Understanding Standard Deviation With Python
Standard deviation is a way to measure the variation of data. It is also calculated as the square root of the variance, which is used to quantify the same thing. We just take the square root because the way variance is calculated involves squaring some values.
Here is an example question from GRE about standard deviation:
We see that most of the values in group A are around 3. Whereas, values in group B vary a lot. Therefore, the standard deviation of group B is larger than the standard deviation of group A.
import numpy as np
np.mean([60, 110, 105, 100, 85])
Mean (aka average)
Some people claim that there is a difference between the intelligence of men and women. You wanted to explore this claim by getting the IQ values of 5 men and 5 women. Their IQ scores are:
Men | Women |
---|---|
70 | 60 |
90 | 110 |
120 | 105 |
100 | 100 |
80 | 85 |
You can calculate the average IQ for men and women by simply summing up all the IQ scores for each group, and dividing by the group's size. We denote the average (aka mean) with $\mu$ for each data point $x_i$ out of $n$ data points. $$\mu = \frac{1}{n}\sum_{i=1}^n{x_i}$$
Normal Distributions
In a normal distrubtion, values that appear more often contribute more to the calculation of the average value. In other words, more frequent values are closer to the mean. Conversely, the probability of a value gets higher as the value gets closer to the mean. Wherease, values further away from the mean have less and less probability.
Normal Distribution is a bell-shaped curve that describes the probability or frequency of seeing a range of values. The middle point of the curve is the mean $\mu$, and we quantify the deviation from the mean using standard deviation $\sigma$.
Normal distributions are present in so many contexts in reallife. For example,
Normal distributions can be defined using only the mean $\mu$ and the standard deviation $\sigma$.
Standard Deviation Python
Let's generate a random sample based on a normal distribution and plot the frequency of the values, in what is called histogram.

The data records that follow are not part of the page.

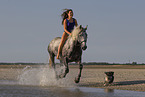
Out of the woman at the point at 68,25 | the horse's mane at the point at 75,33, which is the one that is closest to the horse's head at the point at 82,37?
the horse's mane at the point at 75,33

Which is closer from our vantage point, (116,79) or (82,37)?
(82,37)

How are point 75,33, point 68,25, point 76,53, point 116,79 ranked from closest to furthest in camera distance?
point 75,33 < point 76,53 < point 68,25 < point 116,79

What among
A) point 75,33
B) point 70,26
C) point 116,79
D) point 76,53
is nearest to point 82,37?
point 75,33

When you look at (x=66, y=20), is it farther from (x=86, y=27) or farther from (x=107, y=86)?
(x=107, y=86)

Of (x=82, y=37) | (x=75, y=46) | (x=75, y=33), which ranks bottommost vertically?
(x=75, y=46)

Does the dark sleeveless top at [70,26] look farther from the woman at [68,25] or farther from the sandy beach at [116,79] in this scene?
the sandy beach at [116,79]

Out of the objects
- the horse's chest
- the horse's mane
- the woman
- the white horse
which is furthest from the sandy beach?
the horse's mane

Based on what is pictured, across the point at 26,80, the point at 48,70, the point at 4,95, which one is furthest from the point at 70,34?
the point at 26,80

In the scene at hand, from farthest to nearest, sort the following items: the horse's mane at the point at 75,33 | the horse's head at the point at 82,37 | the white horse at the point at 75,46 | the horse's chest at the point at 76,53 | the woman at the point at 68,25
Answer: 1. the woman at the point at 68,25
2. the horse's chest at the point at 76,53
3. the horse's mane at the point at 75,33
4. the white horse at the point at 75,46
5. the horse's head at the point at 82,37

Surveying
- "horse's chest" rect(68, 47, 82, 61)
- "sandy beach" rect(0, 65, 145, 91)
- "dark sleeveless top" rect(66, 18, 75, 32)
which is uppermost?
"dark sleeveless top" rect(66, 18, 75, 32)

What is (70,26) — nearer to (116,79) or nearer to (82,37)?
(82,37)

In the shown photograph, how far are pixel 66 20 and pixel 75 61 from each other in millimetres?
2019

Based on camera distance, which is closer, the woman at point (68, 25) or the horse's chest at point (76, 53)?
the horse's chest at point (76, 53)

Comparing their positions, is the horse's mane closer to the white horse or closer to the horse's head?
the white horse
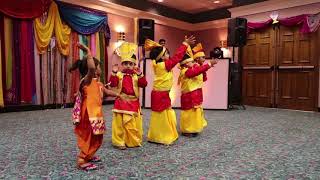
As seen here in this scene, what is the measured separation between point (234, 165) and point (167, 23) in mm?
7944

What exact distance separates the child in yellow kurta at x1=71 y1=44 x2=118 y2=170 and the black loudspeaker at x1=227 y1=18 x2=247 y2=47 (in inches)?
217

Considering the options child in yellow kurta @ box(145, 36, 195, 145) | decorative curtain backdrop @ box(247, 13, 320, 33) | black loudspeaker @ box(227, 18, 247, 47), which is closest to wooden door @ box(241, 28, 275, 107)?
decorative curtain backdrop @ box(247, 13, 320, 33)

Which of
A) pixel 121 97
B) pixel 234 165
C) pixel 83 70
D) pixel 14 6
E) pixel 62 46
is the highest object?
pixel 14 6

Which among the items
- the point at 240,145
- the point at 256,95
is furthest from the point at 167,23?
the point at 240,145

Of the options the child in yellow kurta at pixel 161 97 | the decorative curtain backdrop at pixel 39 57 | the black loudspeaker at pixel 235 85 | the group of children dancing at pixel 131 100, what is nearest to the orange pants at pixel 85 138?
the group of children dancing at pixel 131 100

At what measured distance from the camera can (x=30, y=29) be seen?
6289mm

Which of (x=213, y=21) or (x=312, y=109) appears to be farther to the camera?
(x=213, y=21)

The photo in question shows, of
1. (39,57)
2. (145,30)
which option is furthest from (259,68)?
(39,57)

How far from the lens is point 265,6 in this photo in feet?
24.9

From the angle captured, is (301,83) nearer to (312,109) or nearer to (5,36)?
(312,109)

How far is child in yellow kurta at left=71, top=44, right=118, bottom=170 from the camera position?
227 centimetres

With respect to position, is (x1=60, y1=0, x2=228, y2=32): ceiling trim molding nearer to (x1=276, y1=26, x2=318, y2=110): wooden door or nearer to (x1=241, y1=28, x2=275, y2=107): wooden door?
(x1=241, y1=28, x2=275, y2=107): wooden door

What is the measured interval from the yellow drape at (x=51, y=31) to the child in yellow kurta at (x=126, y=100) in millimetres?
4071

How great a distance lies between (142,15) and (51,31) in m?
3.10
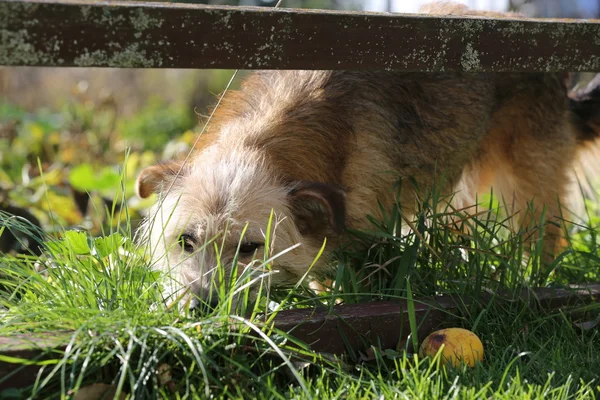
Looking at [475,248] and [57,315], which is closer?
[57,315]

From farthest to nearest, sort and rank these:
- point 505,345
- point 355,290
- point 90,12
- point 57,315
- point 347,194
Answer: point 347,194, point 355,290, point 505,345, point 57,315, point 90,12

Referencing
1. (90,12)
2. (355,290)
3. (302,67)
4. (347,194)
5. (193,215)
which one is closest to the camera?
(90,12)

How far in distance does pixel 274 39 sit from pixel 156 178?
1461 mm

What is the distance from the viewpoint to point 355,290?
3152 millimetres

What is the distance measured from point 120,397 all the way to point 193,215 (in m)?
1.31

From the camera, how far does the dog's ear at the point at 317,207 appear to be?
11.1ft

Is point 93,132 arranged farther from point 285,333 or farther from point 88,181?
point 285,333

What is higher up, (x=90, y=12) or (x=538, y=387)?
(x=90, y=12)

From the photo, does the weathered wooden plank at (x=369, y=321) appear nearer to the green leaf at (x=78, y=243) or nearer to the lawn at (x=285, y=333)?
the lawn at (x=285, y=333)

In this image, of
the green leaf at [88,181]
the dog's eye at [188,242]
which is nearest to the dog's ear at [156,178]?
the dog's eye at [188,242]

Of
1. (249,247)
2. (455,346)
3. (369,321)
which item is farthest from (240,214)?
(455,346)

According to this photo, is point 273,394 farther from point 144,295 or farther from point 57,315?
point 57,315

import matplotlib.pyplot as plt
from scipy.stats import norm
import numpy as np
# generating multiple normal distributions
domain = np.linspace(-2, 2, 1000) # dividing the distance between -2 and 2 into 1000 points
means = [-1, 1, 0]
std_values = [0.1, 0.25, 0.5]
plt.figure(figsize=(16, 9))
for mu, std in zip(means, std_values):
# pdf stands for Probability Density Function, which is the plot the probabilities of each range of values
probabilities = norm.pdf(domain, mu, std)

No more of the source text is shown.